:: SELECTED EXCERPT
I rely on true measurements not feel. The instruments don't lie or have a reason to.
First, I don't use a bullet more than once or twice for any measurement that applies force of any kind because it can deform the bullet slightly and give false readings. (When you jam the bullet in the chamber using the bolt some deformation of the bullet jacket will take place. Although slight, it is still not representative of the new bullets in the un-fired form. For true accuracy, the base to Ogive must be measured on each bullet. If these dimensions vary, problems can occur if the bullets are jammed into the lands because of the differences bullet to bullet. Most methods will get you off the lands for safety, but How much, is what I am looking for.

Like many things in this sport, very few agree on everything or every aspect of someones method. most methods shone will keep you off the lands if measured/performed properly as in the video.
I rarely agree with everything on most videos, but many have merit and can help someone just getting started.
::::
### WRITTEN TASKS
(a) In the bullet-measurement excerpt, what does the writer rely on instead of feel?
(b) Retype the bullet-measurement excerpt from "First, I don't" to "in the video.".
(c) Rewrite the paragraph of the bullet-measurement excerpt that begins "First, I don't use a bullet" in a shorter form that keeps its main facts.
:: SUPPLIED MATERIAL
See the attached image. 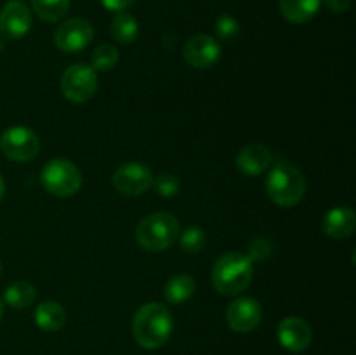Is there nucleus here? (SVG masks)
<instances>
[{"mask_svg": "<svg viewBox=\"0 0 356 355\" xmlns=\"http://www.w3.org/2000/svg\"><path fill=\"white\" fill-rule=\"evenodd\" d=\"M174 329L172 313L159 301L145 303L139 306L132 319V336L139 347L146 350H156L163 347Z\"/></svg>", "mask_w": 356, "mask_h": 355, "instance_id": "1", "label": "nucleus"}, {"mask_svg": "<svg viewBox=\"0 0 356 355\" xmlns=\"http://www.w3.org/2000/svg\"><path fill=\"white\" fill-rule=\"evenodd\" d=\"M254 267L249 256L242 253H226L212 267V284L225 296H236L249 287Z\"/></svg>", "mask_w": 356, "mask_h": 355, "instance_id": "2", "label": "nucleus"}, {"mask_svg": "<svg viewBox=\"0 0 356 355\" xmlns=\"http://www.w3.org/2000/svg\"><path fill=\"white\" fill-rule=\"evenodd\" d=\"M266 191L280 207H294L306 194V180L301 171L289 162H278L266 178Z\"/></svg>", "mask_w": 356, "mask_h": 355, "instance_id": "3", "label": "nucleus"}, {"mask_svg": "<svg viewBox=\"0 0 356 355\" xmlns=\"http://www.w3.org/2000/svg\"><path fill=\"white\" fill-rule=\"evenodd\" d=\"M179 237V223L169 212H152L136 226V240L149 253L165 251Z\"/></svg>", "mask_w": 356, "mask_h": 355, "instance_id": "4", "label": "nucleus"}, {"mask_svg": "<svg viewBox=\"0 0 356 355\" xmlns=\"http://www.w3.org/2000/svg\"><path fill=\"white\" fill-rule=\"evenodd\" d=\"M42 184L56 197H72L82 187V173L66 159H54L42 169Z\"/></svg>", "mask_w": 356, "mask_h": 355, "instance_id": "5", "label": "nucleus"}, {"mask_svg": "<svg viewBox=\"0 0 356 355\" xmlns=\"http://www.w3.org/2000/svg\"><path fill=\"white\" fill-rule=\"evenodd\" d=\"M96 70L87 65H72L61 75V93L72 103H86L96 94Z\"/></svg>", "mask_w": 356, "mask_h": 355, "instance_id": "6", "label": "nucleus"}, {"mask_svg": "<svg viewBox=\"0 0 356 355\" xmlns=\"http://www.w3.org/2000/svg\"><path fill=\"white\" fill-rule=\"evenodd\" d=\"M0 150L7 159L14 162H28V160H33L40 152V139L37 132L31 129L16 125L3 131L0 138Z\"/></svg>", "mask_w": 356, "mask_h": 355, "instance_id": "7", "label": "nucleus"}, {"mask_svg": "<svg viewBox=\"0 0 356 355\" xmlns=\"http://www.w3.org/2000/svg\"><path fill=\"white\" fill-rule=\"evenodd\" d=\"M153 183V174L143 162H125L113 174V187L125 197L143 195Z\"/></svg>", "mask_w": 356, "mask_h": 355, "instance_id": "8", "label": "nucleus"}, {"mask_svg": "<svg viewBox=\"0 0 356 355\" xmlns=\"http://www.w3.org/2000/svg\"><path fill=\"white\" fill-rule=\"evenodd\" d=\"M94 28L83 17H72L58 26L54 33V44L63 52H79L92 42Z\"/></svg>", "mask_w": 356, "mask_h": 355, "instance_id": "9", "label": "nucleus"}, {"mask_svg": "<svg viewBox=\"0 0 356 355\" xmlns=\"http://www.w3.org/2000/svg\"><path fill=\"white\" fill-rule=\"evenodd\" d=\"M33 17L26 3L10 0L0 10V35L9 40H19L30 31Z\"/></svg>", "mask_w": 356, "mask_h": 355, "instance_id": "10", "label": "nucleus"}, {"mask_svg": "<svg viewBox=\"0 0 356 355\" xmlns=\"http://www.w3.org/2000/svg\"><path fill=\"white\" fill-rule=\"evenodd\" d=\"M261 317H263V310H261L259 301L250 296L235 299L226 310V322L229 329L240 334L256 329L261 322Z\"/></svg>", "mask_w": 356, "mask_h": 355, "instance_id": "11", "label": "nucleus"}, {"mask_svg": "<svg viewBox=\"0 0 356 355\" xmlns=\"http://www.w3.org/2000/svg\"><path fill=\"white\" fill-rule=\"evenodd\" d=\"M183 56L188 65L193 66V68H211L221 58V45L211 35L198 33L184 44Z\"/></svg>", "mask_w": 356, "mask_h": 355, "instance_id": "12", "label": "nucleus"}, {"mask_svg": "<svg viewBox=\"0 0 356 355\" xmlns=\"http://www.w3.org/2000/svg\"><path fill=\"white\" fill-rule=\"evenodd\" d=\"M278 341L285 350L292 352V354H299L305 352L306 348L312 345L313 341V331L312 326L306 322L301 317H285L277 329Z\"/></svg>", "mask_w": 356, "mask_h": 355, "instance_id": "13", "label": "nucleus"}, {"mask_svg": "<svg viewBox=\"0 0 356 355\" xmlns=\"http://www.w3.org/2000/svg\"><path fill=\"white\" fill-rule=\"evenodd\" d=\"M271 164V152L268 146L259 145V143H252L240 150L238 157H236V167L240 173L247 174V176H257L263 174L264 171L270 167Z\"/></svg>", "mask_w": 356, "mask_h": 355, "instance_id": "14", "label": "nucleus"}, {"mask_svg": "<svg viewBox=\"0 0 356 355\" xmlns=\"http://www.w3.org/2000/svg\"><path fill=\"white\" fill-rule=\"evenodd\" d=\"M356 216L350 207H334L323 218V232L332 239H348L355 232Z\"/></svg>", "mask_w": 356, "mask_h": 355, "instance_id": "15", "label": "nucleus"}, {"mask_svg": "<svg viewBox=\"0 0 356 355\" xmlns=\"http://www.w3.org/2000/svg\"><path fill=\"white\" fill-rule=\"evenodd\" d=\"M35 324L45 333H56L66 324V310L58 301L45 299L38 303L33 313Z\"/></svg>", "mask_w": 356, "mask_h": 355, "instance_id": "16", "label": "nucleus"}, {"mask_svg": "<svg viewBox=\"0 0 356 355\" xmlns=\"http://www.w3.org/2000/svg\"><path fill=\"white\" fill-rule=\"evenodd\" d=\"M323 0H280L282 16L294 24L308 23L316 16Z\"/></svg>", "mask_w": 356, "mask_h": 355, "instance_id": "17", "label": "nucleus"}, {"mask_svg": "<svg viewBox=\"0 0 356 355\" xmlns=\"http://www.w3.org/2000/svg\"><path fill=\"white\" fill-rule=\"evenodd\" d=\"M195 289H197V284H195V278L188 274H176L167 281L165 289H163V294H165V299L172 305H183L188 299L193 298Z\"/></svg>", "mask_w": 356, "mask_h": 355, "instance_id": "18", "label": "nucleus"}, {"mask_svg": "<svg viewBox=\"0 0 356 355\" xmlns=\"http://www.w3.org/2000/svg\"><path fill=\"white\" fill-rule=\"evenodd\" d=\"M35 298H37V291H35L33 285L26 281L14 282V284H10L9 287L6 289V292H3V301L17 310L31 306Z\"/></svg>", "mask_w": 356, "mask_h": 355, "instance_id": "19", "label": "nucleus"}, {"mask_svg": "<svg viewBox=\"0 0 356 355\" xmlns=\"http://www.w3.org/2000/svg\"><path fill=\"white\" fill-rule=\"evenodd\" d=\"M111 37L115 38V42L118 44H132V42L138 38L139 33V24L136 21L134 16L127 13H118L117 16L111 21Z\"/></svg>", "mask_w": 356, "mask_h": 355, "instance_id": "20", "label": "nucleus"}, {"mask_svg": "<svg viewBox=\"0 0 356 355\" xmlns=\"http://www.w3.org/2000/svg\"><path fill=\"white\" fill-rule=\"evenodd\" d=\"M31 7L45 23H58L66 16L70 0H31Z\"/></svg>", "mask_w": 356, "mask_h": 355, "instance_id": "21", "label": "nucleus"}, {"mask_svg": "<svg viewBox=\"0 0 356 355\" xmlns=\"http://www.w3.org/2000/svg\"><path fill=\"white\" fill-rule=\"evenodd\" d=\"M92 68L99 70V72H110L115 65L118 63V51L115 45L111 44H101L94 49L92 56Z\"/></svg>", "mask_w": 356, "mask_h": 355, "instance_id": "22", "label": "nucleus"}, {"mask_svg": "<svg viewBox=\"0 0 356 355\" xmlns=\"http://www.w3.org/2000/svg\"><path fill=\"white\" fill-rule=\"evenodd\" d=\"M216 33L226 44H232L238 38L240 35V24L238 21L235 19L229 14H222L218 21H216Z\"/></svg>", "mask_w": 356, "mask_h": 355, "instance_id": "23", "label": "nucleus"}, {"mask_svg": "<svg viewBox=\"0 0 356 355\" xmlns=\"http://www.w3.org/2000/svg\"><path fill=\"white\" fill-rule=\"evenodd\" d=\"M181 247L186 253H198L205 246V232L198 226H190L181 233Z\"/></svg>", "mask_w": 356, "mask_h": 355, "instance_id": "24", "label": "nucleus"}, {"mask_svg": "<svg viewBox=\"0 0 356 355\" xmlns=\"http://www.w3.org/2000/svg\"><path fill=\"white\" fill-rule=\"evenodd\" d=\"M152 184L160 197H174V195L179 194L181 188L179 180L174 174H160V176L153 178Z\"/></svg>", "mask_w": 356, "mask_h": 355, "instance_id": "25", "label": "nucleus"}, {"mask_svg": "<svg viewBox=\"0 0 356 355\" xmlns=\"http://www.w3.org/2000/svg\"><path fill=\"white\" fill-rule=\"evenodd\" d=\"M273 253V247L268 242L266 239H256L249 246V260L250 261H264L270 258V254Z\"/></svg>", "mask_w": 356, "mask_h": 355, "instance_id": "26", "label": "nucleus"}, {"mask_svg": "<svg viewBox=\"0 0 356 355\" xmlns=\"http://www.w3.org/2000/svg\"><path fill=\"white\" fill-rule=\"evenodd\" d=\"M134 2L136 0H101V3H103L108 10H113V13H124V10L129 9Z\"/></svg>", "mask_w": 356, "mask_h": 355, "instance_id": "27", "label": "nucleus"}, {"mask_svg": "<svg viewBox=\"0 0 356 355\" xmlns=\"http://www.w3.org/2000/svg\"><path fill=\"white\" fill-rule=\"evenodd\" d=\"M351 0H325V6L330 13L334 14H343L350 9Z\"/></svg>", "mask_w": 356, "mask_h": 355, "instance_id": "28", "label": "nucleus"}, {"mask_svg": "<svg viewBox=\"0 0 356 355\" xmlns=\"http://www.w3.org/2000/svg\"><path fill=\"white\" fill-rule=\"evenodd\" d=\"M3 195H6V183H3L2 176H0V202H2Z\"/></svg>", "mask_w": 356, "mask_h": 355, "instance_id": "29", "label": "nucleus"}, {"mask_svg": "<svg viewBox=\"0 0 356 355\" xmlns=\"http://www.w3.org/2000/svg\"><path fill=\"white\" fill-rule=\"evenodd\" d=\"M2 317H3V303L2 299H0V320H2Z\"/></svg>", "mask_w": 356, "mask_h": 355, "instance_id": "30", "label": "nucleus"}, {"mask_svg": "<svg viewBox=\"0 0 356 355\" xmlns=\"http://www.w3.org/2000/svg\"><path fill=\"white\" fill-rule=\"evenodd\" d=\"M2 51H3V37L0 35V52H2Z\"/></svg>", "mask_w": 356, "mask_h": 355, "instance_id": "31", "label": "nucleus"}, {"mask_svg": "<svg viewBox=\"0 0 356 355\" xmlns=\"http://www.w3.org/2000/svg\"><path fill=\"white\" fill-rule=\"evenodd\" d=\"M0 275H2V263H0Z\"/></svg>", "mask_w": 356, "mask_h": 355, "instance_id": "32", "label": "nucleus"}]
</instances>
::::
### EXPECTED RESPONSES
(a) True measurements.

(b)
First, I don't use a bullet more than once or twice for any measurement that applies force of any kind because it can deform the bullet slightly and give false readings. (When you jam the bullet in the chamber using the bolt some deformation of the bullet jacket will take place. Although slight, it is still not representative of the new bullets in the un-fired form. For true accuracy, the base to Ogive must be measured on each bullet. If these dimensions vary, problems can occur if the bullets are jammed into the lands because of the differences bullet to bullet. Most methods will get you off the lands for safety, but How much, is what I am looking for.

Like many things in this sport, very few agree on everything or every aspect of someones method. most methods shone will keep you off the lands if measured/performed properly as in the video.

(c) The writer uses a bullet only once or twice for any measurement that applies force, since force can slightly deform it and give false readings. Jamming a bullet into the chamber with the bolt deforms the jacket a little, so it no longer represents new, unfired bullets. For true accuracy, the base to ogive must be measured on each bullet, because differences from bullet to bullet can cause problems when bullets are jammed into the lands. Most methods keep you off the lands for safety, but the writer wants to know how much.